(DEINE AUFGABE) Kannst du die Daten vom Anfang bis einschließlich der Zeile mit „Answer: drain cover, located“ Zeile für Zeile unverändert wiedergeben und dabei die Bilder weglassen?

(ERFASSTE DATEN)

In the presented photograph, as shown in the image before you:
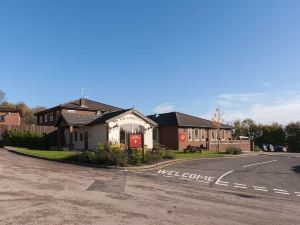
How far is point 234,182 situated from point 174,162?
9645mm

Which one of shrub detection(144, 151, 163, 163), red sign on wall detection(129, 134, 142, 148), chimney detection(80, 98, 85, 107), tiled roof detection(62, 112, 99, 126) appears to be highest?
chimney detection(80, 98, 85, 107)

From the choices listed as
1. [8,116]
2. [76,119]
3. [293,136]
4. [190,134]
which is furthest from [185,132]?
[293,136]

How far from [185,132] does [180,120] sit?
1779mm

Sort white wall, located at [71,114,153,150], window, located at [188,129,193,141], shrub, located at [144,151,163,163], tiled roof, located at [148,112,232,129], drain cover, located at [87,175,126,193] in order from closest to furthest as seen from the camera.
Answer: drain cover, located at [87,175,126,193], shrub, located at [144,151,163,163], white wall, located at [71,114,153,150], tiled roof, located at [148,112,232,129], window, located at [188,129,193,141]

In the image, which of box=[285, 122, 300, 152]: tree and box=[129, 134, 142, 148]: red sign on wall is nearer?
box=[129, 134, 142, 148]: red sign on wall

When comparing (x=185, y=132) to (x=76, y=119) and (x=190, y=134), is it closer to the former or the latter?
(x=190, y=134)

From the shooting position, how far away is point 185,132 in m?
51.2

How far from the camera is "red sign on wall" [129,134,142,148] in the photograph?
29.3 m

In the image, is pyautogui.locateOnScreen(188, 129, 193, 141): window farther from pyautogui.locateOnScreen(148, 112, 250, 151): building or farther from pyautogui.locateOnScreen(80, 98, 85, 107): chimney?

(VOLLSTÄNDIGE AUSGABE)
In the presented photograph, as shown in the image before you:
How far is point 234,182 situated from point 174,162?
9645mm

Which one of shrub detection(144, 151, 163, 163), red sign on wall detection(129, 134, 142, 148), chimney detection(80, 98, 85, 107), tiled roof detection(62, 112, 99, 126) appears to be highest?
chimney detection(80, 98, 85, 107)

From the choices listed as
1. [8,116]
2. [76,119]
3. [293,136]
4. [190,134]
which is furthest from [185,132]?
[293,136]

How far from [185,132] does [180,120] sit?
1779mm

Sort white wall, located at [71,114,153,150], window, located at [188,129,193,141], shrub, located at [144,151,163,163], tiled roof, located at [148,112,232,129], drain cover, located at [87,175,126,193] in order from closest to furthest as seen from the camera.
Answer: drain cover, located at [87,175,126,193], shrub, located at [144,151,163,163], white wall, located at [71,114,153,150], tiled roof, located at [148,112,232,129], window, located at [188,129,193,141]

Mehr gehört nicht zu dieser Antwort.